- Excerpted passage
********************

# Wassuupppp



## TS99 (Dec 27, 2011)

Go easy on me, im new!

Profile pic was in October, here's one i took the other day, im young (20).

Nice to join the family.


----------



## infernal0988 (Jun 16, 2011)

very nice you look good, ever think of modeling work?


----------



## NickR24 (Sep 9, 2009)

welcome.

good shape there lad, hammer the weights and snap now and get some more meat on you, same as what im doing.


----------



## misshayley (Dec 5, 2011)

Helloooooooooo


----------



## Readyandwaiting (Mar 20, 2011)

Got any groin shots?

These are crucial in determining whether or not you have potential

:drool:


----------



## TS99 (Dec 27, 2011)

infernal0988 said:


> very nice you look good, ever think of modeling work?


You must be mad! however my face is pretty enough to model!

hahaha

@nickr24

will be getting bigger, 2 weeks ago i got my own personal trainer, a 65 year old ex lifter


----------



## Readyandwaiting (Mar 20, 2011)

misshayley said:


> Helloooooooooo


Don't mind Miss Haley, she is a bit of a cougar


----------



## Dirk McQuickly (Dec 29, 2010)

********************

Repeat word for word the part of the forum welcome thread that starts with "## NickR24 (Sep" and goes on through "(Dec 5, 2011)".

- Supplied material
********************

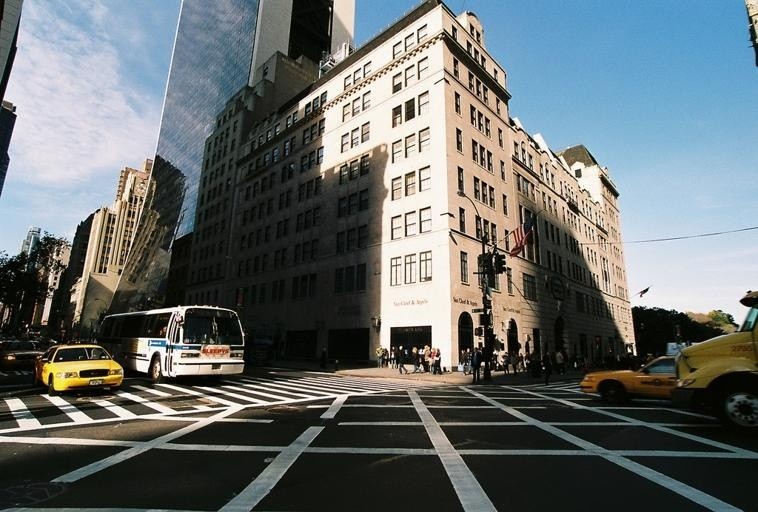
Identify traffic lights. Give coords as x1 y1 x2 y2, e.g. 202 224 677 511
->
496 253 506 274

********************

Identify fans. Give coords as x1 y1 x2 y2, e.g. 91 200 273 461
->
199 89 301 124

********************

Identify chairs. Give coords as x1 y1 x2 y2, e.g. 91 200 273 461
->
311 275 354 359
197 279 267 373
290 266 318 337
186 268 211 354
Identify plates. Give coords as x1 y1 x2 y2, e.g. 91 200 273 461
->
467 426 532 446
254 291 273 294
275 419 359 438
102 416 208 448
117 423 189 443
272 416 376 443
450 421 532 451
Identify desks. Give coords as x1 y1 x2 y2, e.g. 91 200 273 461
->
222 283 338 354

********************

- Worked solution
## NickR24 (Sep 9, 2009)

welcome.

good shape there lad, hammer the weights and snap now and get some more meat on you, same as what im doing.


----------



## misshayley (Dec 5, 2011)